The AIR system includes the following components

  1. The AIR pump-The electric AIR pump supplies pressurized, filtered air to the AIR control/shut-off valve. The AIR pump is a turbine type pump that is permanently lubricated and requires no periodic maintenance.
  2. The AIR solenoid-The AIR solenoids opens the AIR control/shut-off valve when the solenoid is energized by the AIR solenoid relay.
  3. The AIR control solenoid valve/pressure sensor assembly-The AIR control solenoid valve/pressure sensor assembly has a solenoid mounted valve. When the valve is open by the solenoid, pressurized air from the AIR pump flows through the control solenoid valve/pressure sensor assembly and is directed into the exhaust manifold through an outlet pipe.
  4. The AIR pressure sensor-The AIR pressure sensor is a part of the AIR control solenoid valve/pressure sensor assembly. The sensor is a 3-wire sensor that measures the AIR system pressure at the AIR control solenoid valve/pressure sensor assembly inlet.
  5. The AIR pump relay-The AIR pump relay supplies high current and battery voltage to the AIR pump. The ECM commands the relay ON by supplying a ground to the relay control circuit.
  6. The AIR valve relay-The AIR valve relay supplies high current and battery voltage to the AIR solenoid. the ECM commands the relay ON by supplying a ground to the relay control circuit.
  7. The pipes and hoses-The AIR system hose carries filtered air from the engine air cleaner to the AIR pump inlet. The pipe/hoses carry the air from the AIR pump to the AIR control solenoid valve/pressure sensor assembly and on to the exhaust manifold.
  8. The inlet filter-The AIR system does not have a separate inlet air filter. Filtered air is drawn from the engine air cleaner assembly.

Results of Incorrect Operation

The ECM monitors the secondary air injection (AIR) system for faults during cold start-up operation. When the system's pressure or relay circuits operations vary too far from the predicted values, a DTC will set.
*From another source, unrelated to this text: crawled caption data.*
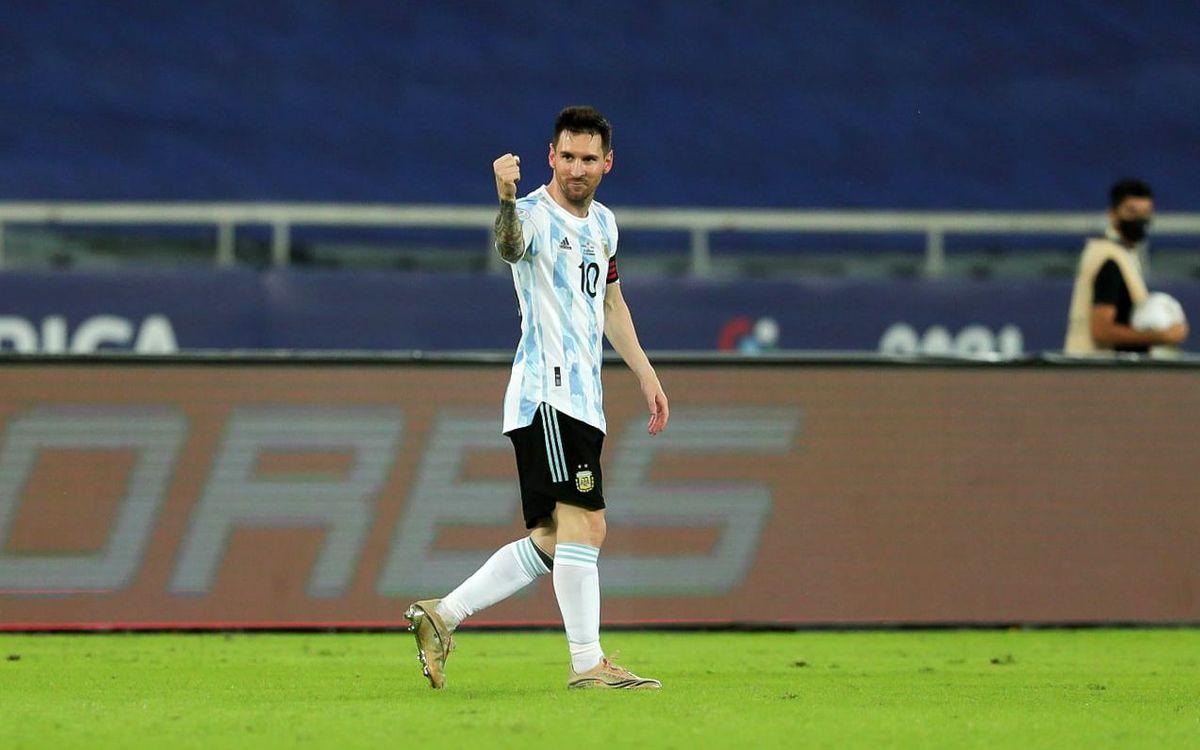 メッシ、ペレの南米記録まで1ゴール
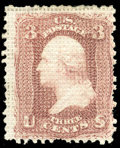 Stamps, (79) 1867, 3¢ rose, A. grill...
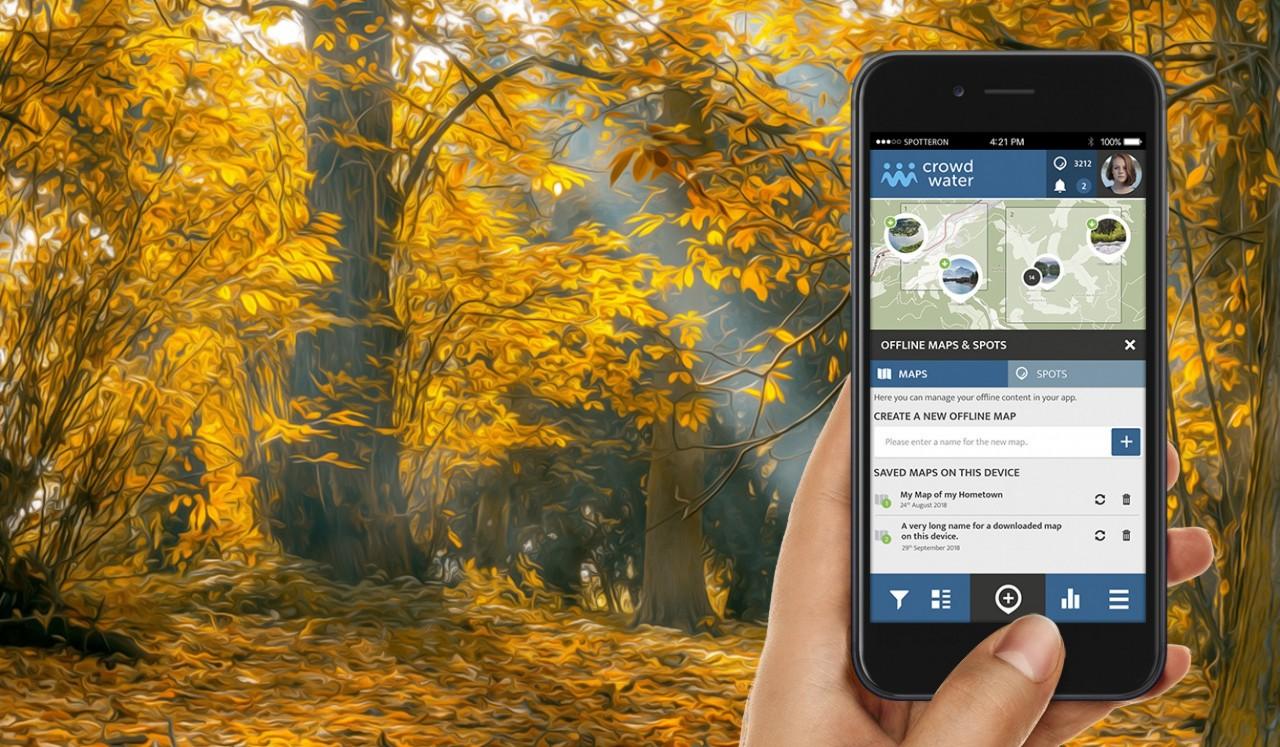 Preview: Offline Maps & Spots for Citizen Science Apps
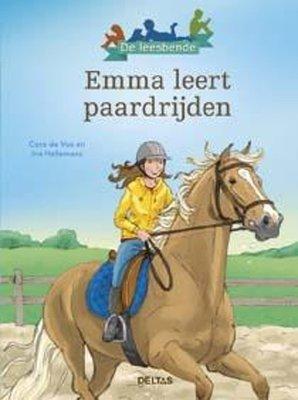 Emma leert paardrijden - De leesbende
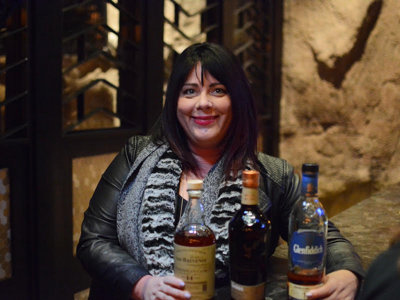Women of Whiskey: Michelle Malicki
Diagnostics detect the following conditions

  1. A partially blocked or leaking AIR system
  2. A malfunctioning AIR pump
  3. A malfunctioning AIR control solenoid valve/pressure sensor assembly
  4. A malfunctioning AIR pressure sensor
  5. A restricted exhaust system, forward of the catalytic converter
  6. A malfunctioning AIR pump and AIR valve relay

The following DTCs set when an AIR system fault is detected

  1. DTC P0411-An AIR system insufficient airflow fault condition has been detected.
  2. DTC P0412-An AIR valve relay coil circuit fault condition has been detected.
  3. DTC P0418-An AIR pump relay coil circuit fault condition has been detected.
  4. DTC P2430-An AIR pressure sensor stuck in range fault condition has been detected.
  5. DTC P2431-An AIR pressure sensor range/performance fault condition has been detected.
  6. DTC P2432-An AIR pressure sensor signal voltage below the minimum range of the sensor fault condition has been detected.
  7. DTC P2433-An AIR pressure sensor signal voltage is above the maximum range of the sensor fault condition has been detected.
  8. DTC P2440-An AIR system airflow leak fault condition has been detected.
  9. DTC P2444-An AIR pump stuck ON fault condition has been detected.